Sapphire gave up on her futile attempt at controlling his arms and reached for her dagger pocketed in a strap around her chest. Vipir was much quicker, however; in a sweeping motion, he pinned her wrists above her head and pressed his leg onto hers, purposely angling his shin into her thigh. She gasped and withered beneath him, making sharp, but blunt movements to pull herself out from below him; he mistook her jerks and groans to be that of pleasure, and forced two digits between her clenched thighs.
And pain stopped registering. The wound, the tearing, his musk – it was far away from her now. Her cheek pressed against the wool and pursed the plump flesh of her lips; her eyes drooped, lashes tangled. Her legs parted when he nudged them, and her body undulated to the rhythm of his thrusts, his farm animal name-calling.
"It's good, ain't it, little girl? Heh. You ain't seen nothin' yet, Chief'll treat you right. . ."
"Child, you're a beauty."
Vipir's seed filled her the way vomit might and the tip of his member coughed a thin line across her pelvis. He tucked himself into his trousers and examined her, a frown dragging the thin goatee lining his mouth. "What? Didn't you like it?"
Sapphire tested her wrists, expecting them to be bound and was quite confused when they were not. She lifted herself, blinking, as a child might when it has risen from a long rest induced by sickness. She looked to Vipir, then her flushed skin. "I'm. . .surprised," she spoke a thousand worlds away.
The male replaced his body with the wrappings and vial. "But it was good."

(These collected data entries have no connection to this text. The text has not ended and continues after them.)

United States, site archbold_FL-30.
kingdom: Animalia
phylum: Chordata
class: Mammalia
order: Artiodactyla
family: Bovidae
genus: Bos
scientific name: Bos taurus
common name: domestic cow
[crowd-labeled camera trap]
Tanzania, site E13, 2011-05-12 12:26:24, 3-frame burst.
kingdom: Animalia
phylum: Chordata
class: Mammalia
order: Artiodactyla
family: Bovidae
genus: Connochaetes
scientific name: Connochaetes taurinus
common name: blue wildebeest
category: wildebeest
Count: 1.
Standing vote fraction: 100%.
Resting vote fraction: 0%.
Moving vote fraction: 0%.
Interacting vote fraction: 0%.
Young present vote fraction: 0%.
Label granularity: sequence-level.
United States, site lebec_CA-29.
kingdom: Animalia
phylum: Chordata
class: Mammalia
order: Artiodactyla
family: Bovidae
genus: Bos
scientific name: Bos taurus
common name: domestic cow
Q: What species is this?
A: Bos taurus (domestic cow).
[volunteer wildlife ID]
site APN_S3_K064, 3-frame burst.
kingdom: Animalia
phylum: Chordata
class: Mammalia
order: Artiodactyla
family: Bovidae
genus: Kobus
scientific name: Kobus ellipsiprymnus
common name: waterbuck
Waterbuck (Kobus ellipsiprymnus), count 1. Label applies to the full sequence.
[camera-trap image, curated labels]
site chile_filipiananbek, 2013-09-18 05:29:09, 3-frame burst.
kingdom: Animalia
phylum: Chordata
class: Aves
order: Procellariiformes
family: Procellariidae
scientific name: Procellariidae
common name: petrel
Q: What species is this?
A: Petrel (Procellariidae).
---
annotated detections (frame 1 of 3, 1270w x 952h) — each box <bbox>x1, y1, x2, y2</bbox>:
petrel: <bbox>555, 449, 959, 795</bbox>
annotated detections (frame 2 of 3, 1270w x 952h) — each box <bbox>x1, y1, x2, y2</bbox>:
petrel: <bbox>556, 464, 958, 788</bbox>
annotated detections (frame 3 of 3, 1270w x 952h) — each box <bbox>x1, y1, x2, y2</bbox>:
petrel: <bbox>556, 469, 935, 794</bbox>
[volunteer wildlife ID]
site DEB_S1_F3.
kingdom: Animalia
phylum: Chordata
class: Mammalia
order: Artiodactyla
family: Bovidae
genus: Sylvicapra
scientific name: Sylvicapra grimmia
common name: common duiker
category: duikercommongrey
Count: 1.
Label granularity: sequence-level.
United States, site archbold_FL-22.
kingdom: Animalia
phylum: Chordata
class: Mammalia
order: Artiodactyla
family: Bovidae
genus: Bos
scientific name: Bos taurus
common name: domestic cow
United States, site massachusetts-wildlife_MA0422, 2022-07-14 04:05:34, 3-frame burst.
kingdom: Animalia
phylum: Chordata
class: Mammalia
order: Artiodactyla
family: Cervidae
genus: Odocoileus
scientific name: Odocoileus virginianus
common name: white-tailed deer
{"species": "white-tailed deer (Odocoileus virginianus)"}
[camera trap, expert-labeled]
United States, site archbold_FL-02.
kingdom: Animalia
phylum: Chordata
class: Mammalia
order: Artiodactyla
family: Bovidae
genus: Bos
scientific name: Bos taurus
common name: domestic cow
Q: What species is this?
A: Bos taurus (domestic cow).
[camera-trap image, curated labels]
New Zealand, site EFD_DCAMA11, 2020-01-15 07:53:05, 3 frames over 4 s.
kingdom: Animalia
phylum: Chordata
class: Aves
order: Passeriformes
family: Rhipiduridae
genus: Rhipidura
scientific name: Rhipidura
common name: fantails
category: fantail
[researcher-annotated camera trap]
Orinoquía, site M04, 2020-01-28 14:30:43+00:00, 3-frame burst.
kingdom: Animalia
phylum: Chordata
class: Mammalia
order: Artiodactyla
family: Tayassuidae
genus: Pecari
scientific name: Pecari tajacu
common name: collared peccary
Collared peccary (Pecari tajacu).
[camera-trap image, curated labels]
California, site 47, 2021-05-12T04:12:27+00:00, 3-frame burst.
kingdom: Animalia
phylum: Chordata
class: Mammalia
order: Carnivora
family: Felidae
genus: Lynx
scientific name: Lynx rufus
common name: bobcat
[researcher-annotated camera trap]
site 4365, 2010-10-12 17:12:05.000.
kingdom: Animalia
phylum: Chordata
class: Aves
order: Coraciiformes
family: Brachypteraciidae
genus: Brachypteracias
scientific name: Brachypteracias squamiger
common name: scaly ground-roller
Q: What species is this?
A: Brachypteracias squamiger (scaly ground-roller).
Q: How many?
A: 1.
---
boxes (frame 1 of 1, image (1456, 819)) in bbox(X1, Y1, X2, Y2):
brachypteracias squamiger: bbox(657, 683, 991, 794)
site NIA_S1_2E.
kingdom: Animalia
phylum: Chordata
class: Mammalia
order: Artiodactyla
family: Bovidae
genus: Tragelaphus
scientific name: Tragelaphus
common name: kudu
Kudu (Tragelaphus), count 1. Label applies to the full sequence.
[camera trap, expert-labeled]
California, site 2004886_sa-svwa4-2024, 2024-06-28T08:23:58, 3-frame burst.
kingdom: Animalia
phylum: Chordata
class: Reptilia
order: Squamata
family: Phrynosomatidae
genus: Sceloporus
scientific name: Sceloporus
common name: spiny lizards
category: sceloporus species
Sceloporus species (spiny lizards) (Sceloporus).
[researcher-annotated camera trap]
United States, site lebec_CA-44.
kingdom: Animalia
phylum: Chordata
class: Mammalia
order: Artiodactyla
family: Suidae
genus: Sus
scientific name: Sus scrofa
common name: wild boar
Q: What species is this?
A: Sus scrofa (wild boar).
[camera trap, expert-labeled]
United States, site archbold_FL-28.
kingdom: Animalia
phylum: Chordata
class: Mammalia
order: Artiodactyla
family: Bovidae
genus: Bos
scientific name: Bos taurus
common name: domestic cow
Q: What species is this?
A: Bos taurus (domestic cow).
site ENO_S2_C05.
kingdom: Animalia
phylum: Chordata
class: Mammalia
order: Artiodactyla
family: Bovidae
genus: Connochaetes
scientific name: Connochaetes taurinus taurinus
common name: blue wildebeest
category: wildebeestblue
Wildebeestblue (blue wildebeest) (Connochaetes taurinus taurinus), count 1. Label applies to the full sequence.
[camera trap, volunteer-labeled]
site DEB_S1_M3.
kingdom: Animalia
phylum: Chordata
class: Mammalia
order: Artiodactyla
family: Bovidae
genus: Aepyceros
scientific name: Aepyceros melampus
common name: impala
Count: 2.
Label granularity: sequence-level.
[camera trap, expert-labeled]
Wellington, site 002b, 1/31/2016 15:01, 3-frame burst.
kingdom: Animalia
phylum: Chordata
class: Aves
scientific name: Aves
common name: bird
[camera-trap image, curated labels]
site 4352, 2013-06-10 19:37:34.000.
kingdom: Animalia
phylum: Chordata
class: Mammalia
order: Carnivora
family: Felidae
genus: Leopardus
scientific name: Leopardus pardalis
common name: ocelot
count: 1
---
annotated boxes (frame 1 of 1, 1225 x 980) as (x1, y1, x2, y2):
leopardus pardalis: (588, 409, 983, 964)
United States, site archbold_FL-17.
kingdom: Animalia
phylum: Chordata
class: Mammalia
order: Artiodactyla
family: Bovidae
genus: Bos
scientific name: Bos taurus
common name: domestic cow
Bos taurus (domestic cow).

She stared at the items blankly. The white linen reminded her of the rags she bathed herself with at the farm, so she used it to wipe the semen from her skin but a sudden, childish modesty encumbered her and she hesitated to clean her loins. She examined the puncture that scalded fiercely beneath her touch. Right,. . .right.
"Meet me in the practice room at three," she instructed, raising her glazed hues to meet his. "And I'll let you know."
Vipir's eyes gleamed with satisfaction. "Second round, aye? I'll be waiting."
Sapphire breathed. What more could she do? No longer did the idea of this infection taking her very life bother her; nay, she sat, leathers around her knees, thighs gleaming with a man's fluid, broken, blistering, bruised – yet the feeling would return, just as the heat of puncture had, and when it did, she would wrap it the only way she knew how.
"Damn it," she whispered. She couldn't seem to find herself within the wrinkled sheets, the blood. She should have screamed, cried – but as she sat, she felt very, very alone and isolated; she saw her dead mother from the corner of her eye and could make out the smell of a smoldering sty. Sapphire leaned forward, groped inside a pocket smashed between the creases of her leggings, and retrieved a single blue gem. It was slightly heavier than other sapphires commonly found and was cut for a queen; when she was young, perhaps four or five years old, she discovered it beneath her mother's night stand. Her mother claimed her father left it there before he became "lost" elsewhere in the wilderness. As Sapphire rotated the gem in her fingers, she was comforted by its smooth, flat surfaces and black corners.
He was out there, somewhere – he had to be.
"Hey, Brynjolf!" the Nord's most recent protégé stepped past the room and into the Cistern. Sapphire clutched the stone and held her breath. "Have you seen Sapphire? I have a letter I, uh. . .should probably deliver to her."